When I’m working in management roles, I’ve noticed that the staff who are real doers and I get on famously.  I don’t micro-manage and leave them to innovate and run with the ball as appropriate.  The ponderers, if they err toward slackness, and I emphasis if, tend to drive me crazy.  They simply don’t move or think fast enough for my liking. (Or perhaps they don’t sufficiently communicate why they need to ponder so extensively prior to acting.) 

Once I was picking up rubbish around the periphery of a large performing arts centre where I was General Manager.  It didn’t occur to me to leave it on the ground.  I then cleared glasses off the bar and stacked them at the end so the incoming shift could more easily collect them.  It was standard stuff during regular venue inspections – a break, actually, from meetings, emails, grant applications and budgets.  A little while later I met an usher in the foyer toilets and asked “would you please be kind enough to pick up these hand-towels… the cleaner isn’t back until tonight and we have a matinee audience coming in shortly for the small theatre”.  Well, if she didn’t just brazenly look at me and say “Why, that’s not my job”.  I still remember a) my shock, b) my dilemma as what to do next, and c) the strong desire I felt to grab her around the shoulders and shake her.

Not quite so extreme, but a colleague I worked with on the Olympics and Paralympics said to me on the way to the pub after shift: “Can you believe how slowly some of the team walk?  I mean, are they incapable of feeling any sense of urgency”.  I laughed heartily as I had been feeling the exact same way about many of the more junior staff (never the volunteers who were awesome) but had been reluctant to voice it -  knowing, as I do, that quite often in a work environment slower, or more reluctant, members of the team have trouble keeping up with me.  

I should be careful not to infer that ‘doers’ as opposed to ‘ponderers’ are necessarily the productive ones.  It depends, no doubt, on the quality of the output.  Some things take a little brewing before they mature. Sometimes it is best to step back and do absolutely nothing; though by and large that goes against the grain for a doer. 

However I have had some success with that approach on occasion - for the expectation has been that I will ‘do’, and so when I didn’t ‘do’, or didn’t react, the lack of ‘doing’ was all the more powerful.  Recently some colleagues even congratulated me for ‘not doing’ when the temptation to ‘do’ was quite immense but would have inevitably ended up in a negative environment.  So I was quite chuffed actually to have successfully acted the part of a ‘ponderer’.  

I think Eastern thinkers would say that was something about Ying and Yang? Or using opposite force?  Not sure.  I've got too much Ying.  Or is that Yang?

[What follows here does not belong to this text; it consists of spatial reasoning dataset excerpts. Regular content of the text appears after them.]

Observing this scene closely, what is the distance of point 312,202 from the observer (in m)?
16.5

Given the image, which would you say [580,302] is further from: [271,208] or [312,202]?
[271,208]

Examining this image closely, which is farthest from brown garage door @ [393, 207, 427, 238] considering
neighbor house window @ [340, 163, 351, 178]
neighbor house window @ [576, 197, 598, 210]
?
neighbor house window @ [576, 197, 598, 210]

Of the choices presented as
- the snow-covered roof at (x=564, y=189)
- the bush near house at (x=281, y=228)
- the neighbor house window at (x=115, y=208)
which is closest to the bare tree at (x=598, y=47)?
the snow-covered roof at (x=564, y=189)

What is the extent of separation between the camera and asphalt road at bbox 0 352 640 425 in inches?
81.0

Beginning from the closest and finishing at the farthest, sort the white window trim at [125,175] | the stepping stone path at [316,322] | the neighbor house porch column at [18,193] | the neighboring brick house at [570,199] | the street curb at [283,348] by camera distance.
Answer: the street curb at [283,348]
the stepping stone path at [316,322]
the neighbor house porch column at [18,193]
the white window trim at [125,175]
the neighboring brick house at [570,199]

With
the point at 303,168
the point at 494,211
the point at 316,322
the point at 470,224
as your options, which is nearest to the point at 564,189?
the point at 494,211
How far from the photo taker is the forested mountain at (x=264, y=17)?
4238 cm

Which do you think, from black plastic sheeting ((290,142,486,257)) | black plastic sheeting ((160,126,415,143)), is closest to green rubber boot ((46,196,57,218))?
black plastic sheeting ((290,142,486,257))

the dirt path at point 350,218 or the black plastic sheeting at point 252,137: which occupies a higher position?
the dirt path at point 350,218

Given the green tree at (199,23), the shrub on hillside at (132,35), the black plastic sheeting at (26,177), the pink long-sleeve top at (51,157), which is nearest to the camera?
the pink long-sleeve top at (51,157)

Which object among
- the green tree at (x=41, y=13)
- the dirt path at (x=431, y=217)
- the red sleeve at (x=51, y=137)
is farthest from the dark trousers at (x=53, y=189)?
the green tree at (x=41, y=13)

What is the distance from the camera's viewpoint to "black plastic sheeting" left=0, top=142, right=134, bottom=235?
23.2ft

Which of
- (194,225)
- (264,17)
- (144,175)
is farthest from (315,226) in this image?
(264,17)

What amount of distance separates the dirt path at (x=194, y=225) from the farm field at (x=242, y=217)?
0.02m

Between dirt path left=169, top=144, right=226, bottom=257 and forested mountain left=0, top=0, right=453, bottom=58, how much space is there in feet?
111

Anyway, sometimes doers are thought to be impetuous or are accused of failing to think/plan.  But, generally speaking, that is no more true than the reverse: that ponderers think to the exclusion of action.  I am talking about tendencies, instinctive drivers.

And it’s perfectly clear that if the dilemma had been “...to do or not to do, that is the question...” after a reasonable time spent ruminating I’d have told Hamlet to GET ON WITH IT!

Ok, blog done.  What’s next on my ‘to do’ list?